CHAPTER V

Next morning brought Phyl a letter. It came by the early post, so that she got it in her bedroom before coming down.

Phyl had few correspondents and she looked at the envelope curiously before opening it.

“Miss Berknowles, at Vernons. Charleston.”

ran the address written in a large, boyish, yet individual hand. She knew at once and by instinct whom it was from.

“I’m coming to Charleston in a day or two, and I want to see you,” ran the letter which had neither address nor date, “but I’m not coming to Pinckneys. I’ll be about town and sure to find you somewhere. I can’t get you out of my mind since last night. Tried to, but can’t.”

That was all. Phyl put the letter back in its envelope. She was not angry, she was disturbed. There was an assurance about Silas Grangerson daunting in its simplicity and directness. Something that raised opposition to him in her heart, yet paralysed it. Instinct told her to avoid him, to drive him from her mind, ay and something more than instinct.
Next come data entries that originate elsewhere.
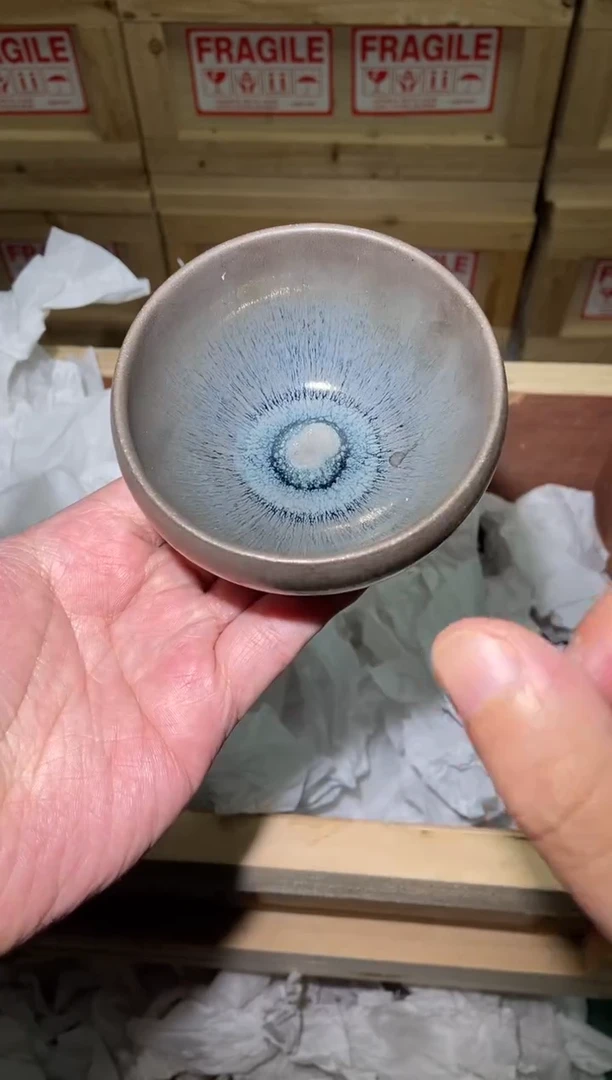 茶盏329号建盏 主人杯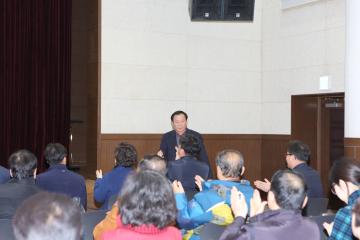 참여예산 이야기마당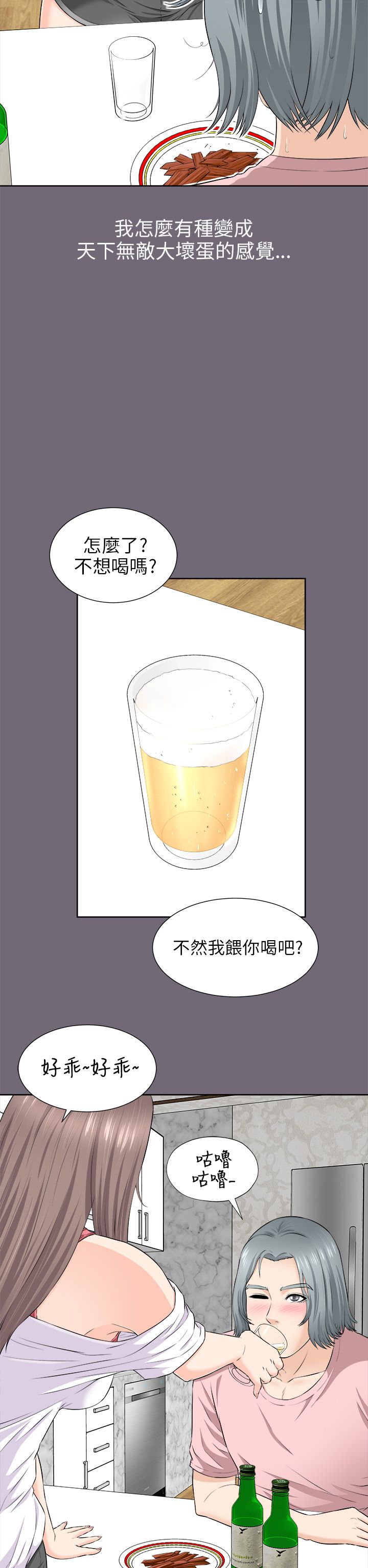 居家暖男漫画,第5章：郭董4图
The spirit of Vernons, the calm sweet soul of the place, that seemed to hold the past and the present, Juliet and herself, peace and happiness with the promise of all good things in the future, this spirit rose up against Silas Grangerson as though he were the antagonist to happiness and peace, Juliet and herself, the present and the past.
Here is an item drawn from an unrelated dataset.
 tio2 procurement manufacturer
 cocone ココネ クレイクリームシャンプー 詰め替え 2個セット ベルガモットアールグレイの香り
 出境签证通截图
Rose up, without prevailing entirely.

Silas had impressed himself upon her mind in such a manner that she could not free herself from the impression. Young as she was, with the terribly clear perception of the male character which all women possess in different degrees, she recognised that Silas was dangerous to that logical and equitable state of existence we call happiness, not on account of his wildness or his eccentricities, but because of some want inherent in his nature, something that spoke vaguely in his words and his actions, in his handsome face and in his careless and graceful manner.